The arts are alive and well and what’s happening at this year’s Smithsonian Folklife Festival on the National Mall. This annual feast for the senses promises eye-popping colorful artwork, a variety of music and appetizing food centered around two core programs: Catalonia and Armenia.
All eyes will be looking up at the big heads at “Catalonia: Tradition and Creativity from the Mediterranean.” These capgrossos are playful parody figures that come out for festivals and parades. They will be accompanied by giants (gegants) or taller representations of respected individuals built out of a material similar to papier-mâché called cartó pedra. There will also be bestirios, or animal heads, and diables, or devils.

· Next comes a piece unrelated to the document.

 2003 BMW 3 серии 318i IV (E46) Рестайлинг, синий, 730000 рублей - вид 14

Each afternoon will feature a combination of these fantastical creations in parades.
Even higher than the big heads are human towers called castells with more than 300 people planned to create one in the last three days of the festival.
And if that were not enough, the July 4 parade will include “Beasts, Big Heads, Giants, Human Towers & More,” from 5-6 p.m.
“Armenia: Creating Home” offers a glimpse into the culture of this small country between Asia and Europe, where prehistoric petroglyphs, early Christian churches and the skeletons of Soviet-era factories abound in a rugged land.
This is a chance to taste Armenian flatbreads (lavash), cheeses and barbecued meats (khorovats) and to toast with Armenian wines. A 6,100-year-old winery—perhaps the oldest winery in the world—has been discovered in a cave in Armenia and winemakers will share about the cultivation of ancient varieties and aging wine in traditional clay pots (karas).
Craft demonstrations are one of the key events at the annual festival. Catalan craftspeople working in tile and stone will show “how-to” techniques for arranging mosaics (trencadís) with broken tiles and pottery, while Armenian craftsmen will demonstrate a variety of arts, from calligraphy to ceramics to what can be done with blacksmithing.
The Handes! Armenian Dance Summit is the chance to join in and share techniques, choreography, music and experience with this Armenian company.
There is so much more to say about the festival, whose purpose is about how creative heritages of arts and crafts, music and food, bring economic and social values to their communities, enrich the social life and can be shared with others.
This theme is summed up in an evening concert on July 7, which will start with Armenian folk music and will finish with two Catalan performances from Cobla Catalana del Sons Essencials and Joan Garriga i el Mariatxi Galàctic, with fireworks following.
Folkways is not only about bringing other cultural experiences to the American public, but about sharing our own. In addition to the two core programs, the Smithsonian Folklife Festival will feature Roadwork: Sisterfire, the D.C.-based multiracial coalition, now celebrating its 40th anniversary of putting female artists on the road around the world in concerts and festivals.
Daytime events will include poetry, spoken works and activist reflections on women’s cultures past and future.
If this is not enough, there will be “Crafts of African Fashion” with demonstrations in the Marketplace.
What to bring to such an abundance of events?
Curiosity about other cultures for sure, but don’t forget to bring water and sunscreen.